┌─ GIVEN RECORDS

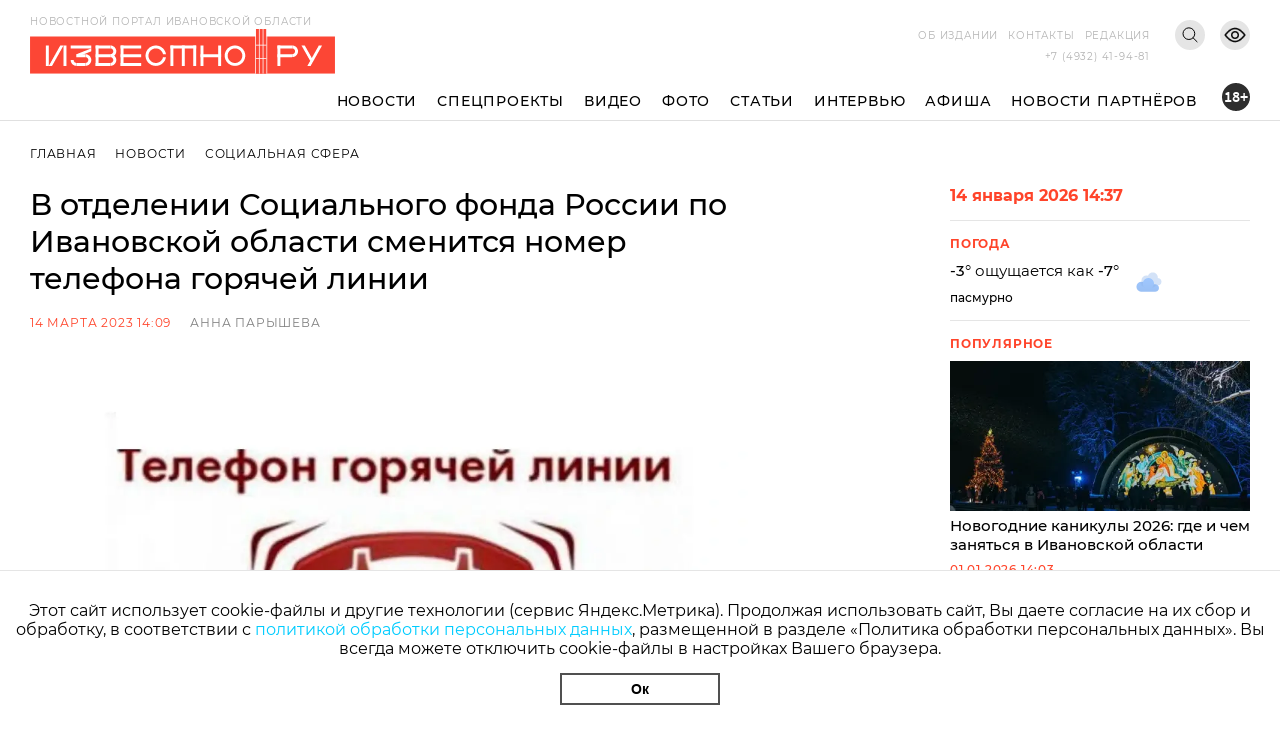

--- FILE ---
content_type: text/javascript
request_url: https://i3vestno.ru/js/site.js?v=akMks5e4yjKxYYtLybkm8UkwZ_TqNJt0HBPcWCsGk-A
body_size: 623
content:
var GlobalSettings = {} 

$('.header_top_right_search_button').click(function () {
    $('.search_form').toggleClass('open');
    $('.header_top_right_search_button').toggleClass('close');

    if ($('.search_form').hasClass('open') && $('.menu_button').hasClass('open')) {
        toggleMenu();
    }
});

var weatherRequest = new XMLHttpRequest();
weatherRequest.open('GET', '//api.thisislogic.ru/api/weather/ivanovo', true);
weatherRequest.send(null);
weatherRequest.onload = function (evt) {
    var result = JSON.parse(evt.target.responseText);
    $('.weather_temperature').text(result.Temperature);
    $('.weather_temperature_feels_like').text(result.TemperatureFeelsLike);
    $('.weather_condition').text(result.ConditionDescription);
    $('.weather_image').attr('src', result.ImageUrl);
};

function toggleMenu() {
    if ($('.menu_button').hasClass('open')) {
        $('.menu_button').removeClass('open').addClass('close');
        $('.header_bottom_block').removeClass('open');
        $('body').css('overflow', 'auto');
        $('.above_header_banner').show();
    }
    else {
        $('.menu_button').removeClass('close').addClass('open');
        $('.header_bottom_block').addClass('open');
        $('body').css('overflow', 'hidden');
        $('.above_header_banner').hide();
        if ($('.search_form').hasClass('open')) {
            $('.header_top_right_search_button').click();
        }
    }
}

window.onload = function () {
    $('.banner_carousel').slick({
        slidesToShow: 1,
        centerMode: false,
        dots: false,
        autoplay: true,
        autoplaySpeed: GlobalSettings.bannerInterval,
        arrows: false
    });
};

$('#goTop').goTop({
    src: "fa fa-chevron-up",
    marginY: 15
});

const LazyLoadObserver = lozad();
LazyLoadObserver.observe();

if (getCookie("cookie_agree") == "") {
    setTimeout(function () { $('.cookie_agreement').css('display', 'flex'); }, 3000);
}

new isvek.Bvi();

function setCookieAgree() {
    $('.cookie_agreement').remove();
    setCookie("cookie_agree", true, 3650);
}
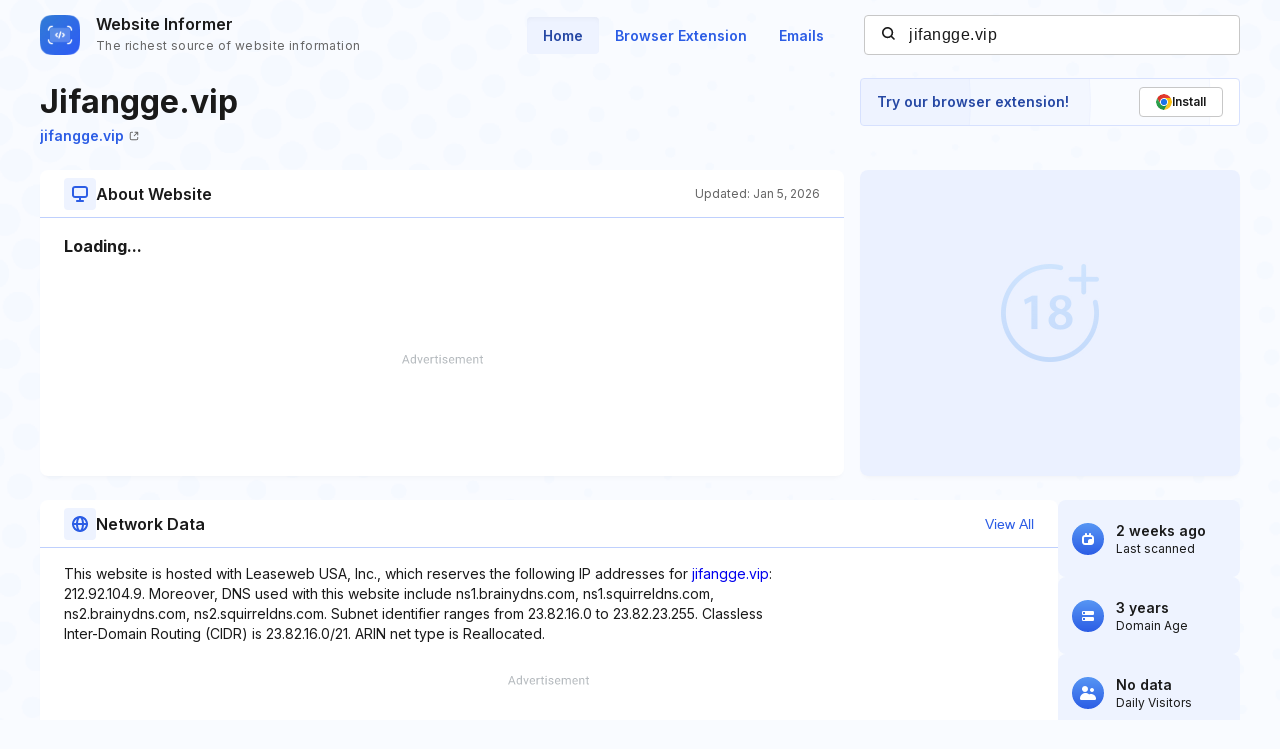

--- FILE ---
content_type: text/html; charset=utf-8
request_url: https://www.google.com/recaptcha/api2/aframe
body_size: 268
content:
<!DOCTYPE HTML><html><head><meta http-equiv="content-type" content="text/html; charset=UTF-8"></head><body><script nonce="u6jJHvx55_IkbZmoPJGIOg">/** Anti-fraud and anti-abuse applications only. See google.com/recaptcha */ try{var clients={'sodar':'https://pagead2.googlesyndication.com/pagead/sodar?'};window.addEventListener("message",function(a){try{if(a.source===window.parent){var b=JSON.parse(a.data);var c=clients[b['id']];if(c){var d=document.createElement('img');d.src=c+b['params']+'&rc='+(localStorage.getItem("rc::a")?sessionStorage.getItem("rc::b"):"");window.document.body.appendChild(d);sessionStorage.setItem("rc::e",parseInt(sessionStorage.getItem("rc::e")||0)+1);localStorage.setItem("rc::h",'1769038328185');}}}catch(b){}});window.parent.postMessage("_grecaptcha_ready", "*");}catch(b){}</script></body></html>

└─

#### EXERCISE:
In the records above, find each line holding "onload" and copy it.

#### TASK RESPONSE:
weatherRequest.onload = function (evt) {
window.onload = function () {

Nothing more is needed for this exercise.